Natuurlijke afbraak door bacteriën
Vervolgens is onderzoek gedaan naar een andere methode. Tijdens dit onderzoek kwam naar voren dat HCH op natuurlijke wijze afneemt door bacteriën in de sliblaag in het Twentekanaal. Op die manier zijn de waarden aan HCH die in het Twentekanaal terechtkomen, volgens de gemeente laag genoeg om geen gevaar te vormen. Deze waarden worden daarnaast ook lager door verdunning in het Twentekanaal naarmate het water verder stroomt. Deze manier van natuurlijke lozing via de waterbodem (nawabo) is vervolgens afgesproken tussen de gemeente Hengelo, Rijkswaterstaat en de eigenaar van het terrein.

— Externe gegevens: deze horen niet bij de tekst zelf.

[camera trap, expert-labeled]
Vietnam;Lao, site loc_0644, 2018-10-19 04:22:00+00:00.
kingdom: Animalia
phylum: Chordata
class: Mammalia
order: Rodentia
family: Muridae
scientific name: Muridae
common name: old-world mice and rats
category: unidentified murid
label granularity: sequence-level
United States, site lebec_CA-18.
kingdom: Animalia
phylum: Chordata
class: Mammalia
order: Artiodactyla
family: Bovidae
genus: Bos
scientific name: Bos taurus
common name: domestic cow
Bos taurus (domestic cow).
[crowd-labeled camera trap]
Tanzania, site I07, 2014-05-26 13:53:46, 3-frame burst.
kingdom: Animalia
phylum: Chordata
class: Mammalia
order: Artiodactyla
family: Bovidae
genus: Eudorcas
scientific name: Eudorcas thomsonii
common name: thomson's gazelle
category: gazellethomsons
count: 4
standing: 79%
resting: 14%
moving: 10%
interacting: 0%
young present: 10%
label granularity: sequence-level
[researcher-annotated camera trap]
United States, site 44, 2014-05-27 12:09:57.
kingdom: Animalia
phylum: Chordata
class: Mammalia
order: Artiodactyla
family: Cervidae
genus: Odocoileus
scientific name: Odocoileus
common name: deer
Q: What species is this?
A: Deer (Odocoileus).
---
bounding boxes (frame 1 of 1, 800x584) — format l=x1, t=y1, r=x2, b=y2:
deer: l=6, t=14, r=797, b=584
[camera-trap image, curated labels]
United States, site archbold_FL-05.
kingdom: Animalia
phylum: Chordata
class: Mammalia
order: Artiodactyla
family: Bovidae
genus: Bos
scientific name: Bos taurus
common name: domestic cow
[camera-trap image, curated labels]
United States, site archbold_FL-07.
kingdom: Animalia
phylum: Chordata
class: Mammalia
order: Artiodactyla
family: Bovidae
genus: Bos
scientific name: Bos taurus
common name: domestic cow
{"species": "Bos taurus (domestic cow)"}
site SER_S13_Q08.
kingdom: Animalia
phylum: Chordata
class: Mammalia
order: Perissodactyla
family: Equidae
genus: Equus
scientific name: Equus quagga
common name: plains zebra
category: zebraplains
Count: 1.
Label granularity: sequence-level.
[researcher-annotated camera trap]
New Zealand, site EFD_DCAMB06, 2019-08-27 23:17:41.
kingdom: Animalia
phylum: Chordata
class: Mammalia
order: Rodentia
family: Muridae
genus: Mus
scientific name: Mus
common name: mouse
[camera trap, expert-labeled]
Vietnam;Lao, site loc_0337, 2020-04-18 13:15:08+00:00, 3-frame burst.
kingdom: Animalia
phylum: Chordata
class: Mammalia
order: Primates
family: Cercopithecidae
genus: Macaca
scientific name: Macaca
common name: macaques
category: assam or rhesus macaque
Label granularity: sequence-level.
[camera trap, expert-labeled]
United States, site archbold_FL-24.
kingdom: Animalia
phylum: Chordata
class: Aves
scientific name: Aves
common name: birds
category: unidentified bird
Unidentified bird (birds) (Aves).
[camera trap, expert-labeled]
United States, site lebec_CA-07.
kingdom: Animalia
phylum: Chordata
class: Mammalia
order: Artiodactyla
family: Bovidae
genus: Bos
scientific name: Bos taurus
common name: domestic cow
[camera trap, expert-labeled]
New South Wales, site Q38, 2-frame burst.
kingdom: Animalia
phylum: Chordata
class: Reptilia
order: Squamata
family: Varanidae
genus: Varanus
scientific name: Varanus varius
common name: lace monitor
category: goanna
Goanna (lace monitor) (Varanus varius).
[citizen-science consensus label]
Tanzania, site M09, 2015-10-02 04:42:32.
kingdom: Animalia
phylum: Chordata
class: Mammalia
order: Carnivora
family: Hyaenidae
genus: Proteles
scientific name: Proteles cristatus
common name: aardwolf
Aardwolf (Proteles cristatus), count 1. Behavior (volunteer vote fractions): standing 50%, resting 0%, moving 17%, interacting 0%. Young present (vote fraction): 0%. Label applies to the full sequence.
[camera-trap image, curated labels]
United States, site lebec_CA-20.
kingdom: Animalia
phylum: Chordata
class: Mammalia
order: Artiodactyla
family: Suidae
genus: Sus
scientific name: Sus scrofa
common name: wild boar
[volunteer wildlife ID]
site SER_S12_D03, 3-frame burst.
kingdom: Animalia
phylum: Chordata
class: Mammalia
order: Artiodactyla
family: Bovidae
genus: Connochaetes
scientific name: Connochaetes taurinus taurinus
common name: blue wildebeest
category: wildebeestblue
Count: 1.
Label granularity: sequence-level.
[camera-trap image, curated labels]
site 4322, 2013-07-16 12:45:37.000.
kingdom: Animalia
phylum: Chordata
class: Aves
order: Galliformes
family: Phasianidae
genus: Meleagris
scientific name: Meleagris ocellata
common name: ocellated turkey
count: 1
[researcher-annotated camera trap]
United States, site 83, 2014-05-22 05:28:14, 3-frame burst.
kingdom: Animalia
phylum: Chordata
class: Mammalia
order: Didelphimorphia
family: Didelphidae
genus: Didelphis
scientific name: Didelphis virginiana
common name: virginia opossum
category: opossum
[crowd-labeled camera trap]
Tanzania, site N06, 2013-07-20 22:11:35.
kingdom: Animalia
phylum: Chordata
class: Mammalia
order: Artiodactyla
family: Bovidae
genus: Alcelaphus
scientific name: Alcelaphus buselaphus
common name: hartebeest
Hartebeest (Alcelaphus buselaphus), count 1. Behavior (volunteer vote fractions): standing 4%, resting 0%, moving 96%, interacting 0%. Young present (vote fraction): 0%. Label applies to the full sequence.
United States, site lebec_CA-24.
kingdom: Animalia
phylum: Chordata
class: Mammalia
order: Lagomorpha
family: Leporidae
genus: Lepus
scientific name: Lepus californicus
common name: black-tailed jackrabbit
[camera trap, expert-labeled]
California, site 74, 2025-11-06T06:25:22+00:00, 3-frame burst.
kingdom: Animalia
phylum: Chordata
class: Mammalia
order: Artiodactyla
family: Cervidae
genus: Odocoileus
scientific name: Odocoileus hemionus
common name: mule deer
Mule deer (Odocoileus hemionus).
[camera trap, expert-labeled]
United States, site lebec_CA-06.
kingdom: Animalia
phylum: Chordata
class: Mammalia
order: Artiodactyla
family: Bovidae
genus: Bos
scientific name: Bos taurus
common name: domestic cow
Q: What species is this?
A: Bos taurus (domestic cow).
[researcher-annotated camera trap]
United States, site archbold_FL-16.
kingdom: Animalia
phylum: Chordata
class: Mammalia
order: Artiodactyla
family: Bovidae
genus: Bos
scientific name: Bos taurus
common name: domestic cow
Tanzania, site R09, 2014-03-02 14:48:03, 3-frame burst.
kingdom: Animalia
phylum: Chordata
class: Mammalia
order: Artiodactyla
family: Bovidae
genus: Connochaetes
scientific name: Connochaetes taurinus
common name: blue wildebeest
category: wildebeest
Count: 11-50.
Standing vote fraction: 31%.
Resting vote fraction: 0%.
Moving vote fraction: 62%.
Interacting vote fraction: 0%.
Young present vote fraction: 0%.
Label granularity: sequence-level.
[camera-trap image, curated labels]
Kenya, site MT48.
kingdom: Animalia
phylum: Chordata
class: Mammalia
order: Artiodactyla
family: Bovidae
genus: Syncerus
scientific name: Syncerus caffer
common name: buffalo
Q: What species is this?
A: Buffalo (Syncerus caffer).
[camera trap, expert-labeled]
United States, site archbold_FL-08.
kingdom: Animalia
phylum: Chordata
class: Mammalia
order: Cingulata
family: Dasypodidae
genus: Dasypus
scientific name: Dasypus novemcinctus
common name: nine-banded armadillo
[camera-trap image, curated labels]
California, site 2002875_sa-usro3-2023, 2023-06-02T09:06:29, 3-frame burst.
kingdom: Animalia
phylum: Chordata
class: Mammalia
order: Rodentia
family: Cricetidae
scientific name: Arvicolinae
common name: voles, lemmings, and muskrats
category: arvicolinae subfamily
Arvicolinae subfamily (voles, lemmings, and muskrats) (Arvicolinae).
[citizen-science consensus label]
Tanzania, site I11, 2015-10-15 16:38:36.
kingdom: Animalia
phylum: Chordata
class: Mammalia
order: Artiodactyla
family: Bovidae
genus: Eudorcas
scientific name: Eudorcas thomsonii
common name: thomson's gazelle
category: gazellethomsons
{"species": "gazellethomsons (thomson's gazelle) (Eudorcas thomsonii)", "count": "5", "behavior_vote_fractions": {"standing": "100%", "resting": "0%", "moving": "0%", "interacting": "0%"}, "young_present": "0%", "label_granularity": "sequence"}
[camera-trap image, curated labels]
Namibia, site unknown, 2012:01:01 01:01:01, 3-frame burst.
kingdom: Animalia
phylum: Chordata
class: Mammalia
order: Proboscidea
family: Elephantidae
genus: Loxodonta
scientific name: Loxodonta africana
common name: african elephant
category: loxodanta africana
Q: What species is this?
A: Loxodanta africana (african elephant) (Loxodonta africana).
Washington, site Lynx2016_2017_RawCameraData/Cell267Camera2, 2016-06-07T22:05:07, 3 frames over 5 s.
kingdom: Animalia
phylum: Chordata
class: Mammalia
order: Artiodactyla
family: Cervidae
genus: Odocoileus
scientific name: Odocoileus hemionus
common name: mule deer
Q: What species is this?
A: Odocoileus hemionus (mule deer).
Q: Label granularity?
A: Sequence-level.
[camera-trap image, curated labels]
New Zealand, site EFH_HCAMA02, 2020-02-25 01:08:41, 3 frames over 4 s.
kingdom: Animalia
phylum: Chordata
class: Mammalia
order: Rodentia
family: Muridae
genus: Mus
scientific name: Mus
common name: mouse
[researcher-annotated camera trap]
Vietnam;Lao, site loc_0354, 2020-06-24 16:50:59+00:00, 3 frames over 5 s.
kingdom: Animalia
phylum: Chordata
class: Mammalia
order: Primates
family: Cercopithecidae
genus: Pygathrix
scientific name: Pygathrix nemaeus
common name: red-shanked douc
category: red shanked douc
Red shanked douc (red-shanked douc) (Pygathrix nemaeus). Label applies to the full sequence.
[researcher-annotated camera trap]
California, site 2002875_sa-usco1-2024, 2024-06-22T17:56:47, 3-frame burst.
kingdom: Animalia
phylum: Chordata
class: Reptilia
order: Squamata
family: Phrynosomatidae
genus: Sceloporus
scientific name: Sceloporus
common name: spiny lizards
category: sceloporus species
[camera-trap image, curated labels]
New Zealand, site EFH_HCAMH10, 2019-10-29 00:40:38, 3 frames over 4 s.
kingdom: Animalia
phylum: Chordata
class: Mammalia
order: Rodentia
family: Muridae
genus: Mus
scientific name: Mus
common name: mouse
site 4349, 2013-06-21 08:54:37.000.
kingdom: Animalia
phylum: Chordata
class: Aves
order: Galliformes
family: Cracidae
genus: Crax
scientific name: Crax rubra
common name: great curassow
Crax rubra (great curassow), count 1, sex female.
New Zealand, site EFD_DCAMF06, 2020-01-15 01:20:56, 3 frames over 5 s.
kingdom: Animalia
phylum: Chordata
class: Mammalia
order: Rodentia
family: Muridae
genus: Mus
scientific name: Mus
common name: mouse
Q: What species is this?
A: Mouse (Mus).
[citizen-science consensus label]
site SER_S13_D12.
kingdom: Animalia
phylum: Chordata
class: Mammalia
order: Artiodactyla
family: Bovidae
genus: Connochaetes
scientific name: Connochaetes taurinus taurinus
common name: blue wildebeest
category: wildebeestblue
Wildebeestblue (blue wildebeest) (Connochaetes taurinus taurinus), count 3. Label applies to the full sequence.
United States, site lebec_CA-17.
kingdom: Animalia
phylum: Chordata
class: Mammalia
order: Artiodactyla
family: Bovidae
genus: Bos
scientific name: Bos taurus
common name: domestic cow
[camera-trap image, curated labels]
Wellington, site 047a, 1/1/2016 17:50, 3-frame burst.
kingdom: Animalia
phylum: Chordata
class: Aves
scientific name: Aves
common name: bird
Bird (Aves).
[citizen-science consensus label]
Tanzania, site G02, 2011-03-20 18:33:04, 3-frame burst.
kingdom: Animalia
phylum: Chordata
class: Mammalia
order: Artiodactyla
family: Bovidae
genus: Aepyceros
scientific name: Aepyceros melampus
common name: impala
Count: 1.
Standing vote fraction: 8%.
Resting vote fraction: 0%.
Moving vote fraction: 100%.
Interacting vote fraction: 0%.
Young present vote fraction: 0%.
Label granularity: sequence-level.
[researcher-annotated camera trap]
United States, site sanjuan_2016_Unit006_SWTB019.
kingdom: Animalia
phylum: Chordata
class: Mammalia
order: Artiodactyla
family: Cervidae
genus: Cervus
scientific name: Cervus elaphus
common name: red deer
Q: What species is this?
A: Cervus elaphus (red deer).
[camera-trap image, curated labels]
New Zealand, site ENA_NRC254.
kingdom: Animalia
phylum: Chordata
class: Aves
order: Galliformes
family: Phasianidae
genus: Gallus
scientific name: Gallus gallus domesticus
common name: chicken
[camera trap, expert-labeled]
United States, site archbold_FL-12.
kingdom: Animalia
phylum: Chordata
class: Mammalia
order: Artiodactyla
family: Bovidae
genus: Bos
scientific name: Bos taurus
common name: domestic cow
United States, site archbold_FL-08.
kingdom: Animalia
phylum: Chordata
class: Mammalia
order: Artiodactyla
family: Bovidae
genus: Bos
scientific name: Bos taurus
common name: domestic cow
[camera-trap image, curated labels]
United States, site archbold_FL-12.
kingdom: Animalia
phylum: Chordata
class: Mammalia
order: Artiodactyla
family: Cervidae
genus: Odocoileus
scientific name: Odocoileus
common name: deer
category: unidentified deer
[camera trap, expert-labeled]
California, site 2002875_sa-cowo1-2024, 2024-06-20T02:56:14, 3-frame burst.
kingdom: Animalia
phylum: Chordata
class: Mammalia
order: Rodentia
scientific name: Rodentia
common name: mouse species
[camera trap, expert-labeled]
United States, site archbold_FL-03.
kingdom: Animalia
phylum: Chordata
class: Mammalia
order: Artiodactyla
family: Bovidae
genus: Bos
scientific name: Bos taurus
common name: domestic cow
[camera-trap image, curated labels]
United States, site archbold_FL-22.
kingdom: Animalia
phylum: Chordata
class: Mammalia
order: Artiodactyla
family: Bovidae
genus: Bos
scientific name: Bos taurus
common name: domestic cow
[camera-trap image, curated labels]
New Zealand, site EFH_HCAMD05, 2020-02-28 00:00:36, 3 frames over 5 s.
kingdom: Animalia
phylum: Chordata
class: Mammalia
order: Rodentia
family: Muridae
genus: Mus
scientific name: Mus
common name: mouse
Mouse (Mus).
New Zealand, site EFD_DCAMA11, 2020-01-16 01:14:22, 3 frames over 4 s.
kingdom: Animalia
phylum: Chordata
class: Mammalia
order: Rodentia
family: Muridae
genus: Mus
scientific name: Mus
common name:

De eigenaar van het terrein is namelijk verantwoordelijk voor de verontreiniging in de bodem, de gemeente Hengelo is hier de toezichthouder op.
Niet voor het eerst
Het doorspoelen van het Twentekanaal om verontreiniging met giftige stoffen te verdunnen, lijkt een beetje routine te worden voor Rijkswaterstaat en de betrokken waterschappen. Vorig jaar moest het kanaal ook al worden doorgespoeld, nadat het voor de tweede keer in korte tijd vervuild was geraakt met de kankerverwekkende stof dioxaan, afkomstig van chemiebedrijf KLK Kolb in Delden. De dioxaan kwam in het Twentekanaal terecht door twee incidenten bij het bedrijf, waardoor er buiten het reguliere zuiveringsproces water met een verhoogde concentratie in de zuivering terechtkwam.